The first triumph by order of the people, without the consent of the senate, according to Livy iii. 63. 11 (cf. Dion. Hal. xi. 50. 1), took place in 449. It is to be noticed, however, that a magistrate always had a right to triumph without permission either of the senate or of the people (Mommsen, Röm. Forsch. i. 214 f.), provided he paid his own expenses; Polyb. vi. 15. 8; Livy xxxiii. 23. 8. The resolution of the people on this occasion, if historical, may have been a mere pledge of sympathy and confidence; cf. p. 293. But Herzog, Röm. Staatsverf. i. 194, doubts its reality.

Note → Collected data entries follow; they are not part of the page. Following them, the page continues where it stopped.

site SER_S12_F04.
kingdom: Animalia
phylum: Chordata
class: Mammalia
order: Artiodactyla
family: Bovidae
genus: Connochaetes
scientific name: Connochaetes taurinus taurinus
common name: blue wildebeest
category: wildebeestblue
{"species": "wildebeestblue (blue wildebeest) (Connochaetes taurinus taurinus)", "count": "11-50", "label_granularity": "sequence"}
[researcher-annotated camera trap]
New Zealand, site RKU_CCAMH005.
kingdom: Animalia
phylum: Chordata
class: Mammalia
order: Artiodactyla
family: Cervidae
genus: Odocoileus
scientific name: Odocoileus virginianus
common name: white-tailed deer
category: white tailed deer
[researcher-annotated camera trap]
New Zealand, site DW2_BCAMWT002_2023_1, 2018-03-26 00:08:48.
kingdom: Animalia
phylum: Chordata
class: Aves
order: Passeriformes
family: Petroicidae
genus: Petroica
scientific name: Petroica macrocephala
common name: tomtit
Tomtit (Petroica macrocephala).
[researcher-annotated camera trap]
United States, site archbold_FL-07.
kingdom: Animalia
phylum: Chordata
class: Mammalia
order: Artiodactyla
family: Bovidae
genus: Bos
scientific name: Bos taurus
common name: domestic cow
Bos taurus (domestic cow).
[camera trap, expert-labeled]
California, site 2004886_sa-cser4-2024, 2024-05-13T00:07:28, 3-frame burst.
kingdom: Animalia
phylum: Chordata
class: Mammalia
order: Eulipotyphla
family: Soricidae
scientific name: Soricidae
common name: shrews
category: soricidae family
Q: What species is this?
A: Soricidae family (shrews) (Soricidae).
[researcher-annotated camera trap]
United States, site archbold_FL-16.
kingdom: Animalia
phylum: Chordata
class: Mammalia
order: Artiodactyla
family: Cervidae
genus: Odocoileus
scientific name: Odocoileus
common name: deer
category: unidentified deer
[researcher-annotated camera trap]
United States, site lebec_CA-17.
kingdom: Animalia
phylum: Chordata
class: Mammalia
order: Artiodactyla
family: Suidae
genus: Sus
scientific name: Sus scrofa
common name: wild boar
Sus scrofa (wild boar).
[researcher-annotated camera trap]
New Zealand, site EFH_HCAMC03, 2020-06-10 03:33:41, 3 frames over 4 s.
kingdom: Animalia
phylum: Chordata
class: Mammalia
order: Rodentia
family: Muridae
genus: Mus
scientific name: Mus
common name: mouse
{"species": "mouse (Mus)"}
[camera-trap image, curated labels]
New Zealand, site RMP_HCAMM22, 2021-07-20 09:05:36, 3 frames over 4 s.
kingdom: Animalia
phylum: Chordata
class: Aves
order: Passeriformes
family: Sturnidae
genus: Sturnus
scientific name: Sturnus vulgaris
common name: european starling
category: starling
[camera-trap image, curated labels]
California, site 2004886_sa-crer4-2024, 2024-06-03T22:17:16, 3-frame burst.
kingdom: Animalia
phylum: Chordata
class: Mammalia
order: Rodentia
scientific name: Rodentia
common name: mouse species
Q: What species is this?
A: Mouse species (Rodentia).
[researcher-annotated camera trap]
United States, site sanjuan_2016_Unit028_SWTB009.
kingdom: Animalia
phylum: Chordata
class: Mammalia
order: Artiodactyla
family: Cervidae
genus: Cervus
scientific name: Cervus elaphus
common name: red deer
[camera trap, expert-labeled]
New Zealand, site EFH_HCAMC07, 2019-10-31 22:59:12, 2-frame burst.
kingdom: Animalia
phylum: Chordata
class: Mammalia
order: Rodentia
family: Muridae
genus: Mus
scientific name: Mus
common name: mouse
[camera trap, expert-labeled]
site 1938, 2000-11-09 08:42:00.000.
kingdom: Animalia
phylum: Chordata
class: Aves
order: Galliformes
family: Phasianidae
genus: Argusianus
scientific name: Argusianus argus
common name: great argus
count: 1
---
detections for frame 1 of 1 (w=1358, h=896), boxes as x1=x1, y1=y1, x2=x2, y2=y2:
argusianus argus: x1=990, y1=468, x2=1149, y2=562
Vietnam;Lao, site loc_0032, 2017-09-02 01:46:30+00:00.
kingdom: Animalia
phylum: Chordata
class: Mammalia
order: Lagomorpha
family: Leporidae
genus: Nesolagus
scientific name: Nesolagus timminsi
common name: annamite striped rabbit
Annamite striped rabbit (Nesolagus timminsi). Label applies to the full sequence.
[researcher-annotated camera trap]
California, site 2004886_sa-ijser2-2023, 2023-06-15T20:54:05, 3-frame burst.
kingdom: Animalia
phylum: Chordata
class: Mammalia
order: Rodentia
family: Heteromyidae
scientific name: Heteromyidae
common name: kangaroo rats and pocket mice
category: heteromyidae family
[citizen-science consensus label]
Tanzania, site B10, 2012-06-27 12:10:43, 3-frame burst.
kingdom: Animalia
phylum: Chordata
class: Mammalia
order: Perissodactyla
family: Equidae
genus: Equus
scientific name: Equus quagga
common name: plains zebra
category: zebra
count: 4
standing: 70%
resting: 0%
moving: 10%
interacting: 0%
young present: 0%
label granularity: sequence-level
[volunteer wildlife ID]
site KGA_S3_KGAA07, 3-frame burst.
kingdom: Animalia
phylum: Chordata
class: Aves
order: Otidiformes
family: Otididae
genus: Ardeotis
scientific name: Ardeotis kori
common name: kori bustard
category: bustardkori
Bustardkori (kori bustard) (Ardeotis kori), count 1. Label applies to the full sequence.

The “ancient law long ago abolished,” which required the consent of the senate to proposals brought before the people, and which Sulla is said to have renewed (Appian, B. C. i. 59. 266; cf. p. 406), is ordinarily referred, as by Mommsen, Röm. Staatsr. iii. 158; Herzog, Röm. Staatsverf. i. 193, to the condition on the validity of the plebiscite under discussion. Appian may have had this restriction in mind, for we know at least that under the constitution as reformed by Sulla the tribunes did propose laws de senatus sententia; CIL. i. 204 (year 71); Bruns, Font. Iur. 94; Girard, Textes, 66; Lange, Röm. Alt. iii. 154; Mommsen, Röm. Staatsr. iii. 158; Fröhlich, in Pauly-Wissowa, Real-Encycl. iv. 1559.

[1684] Cf. Mommsen, Röm. Staatsr. iii. 157.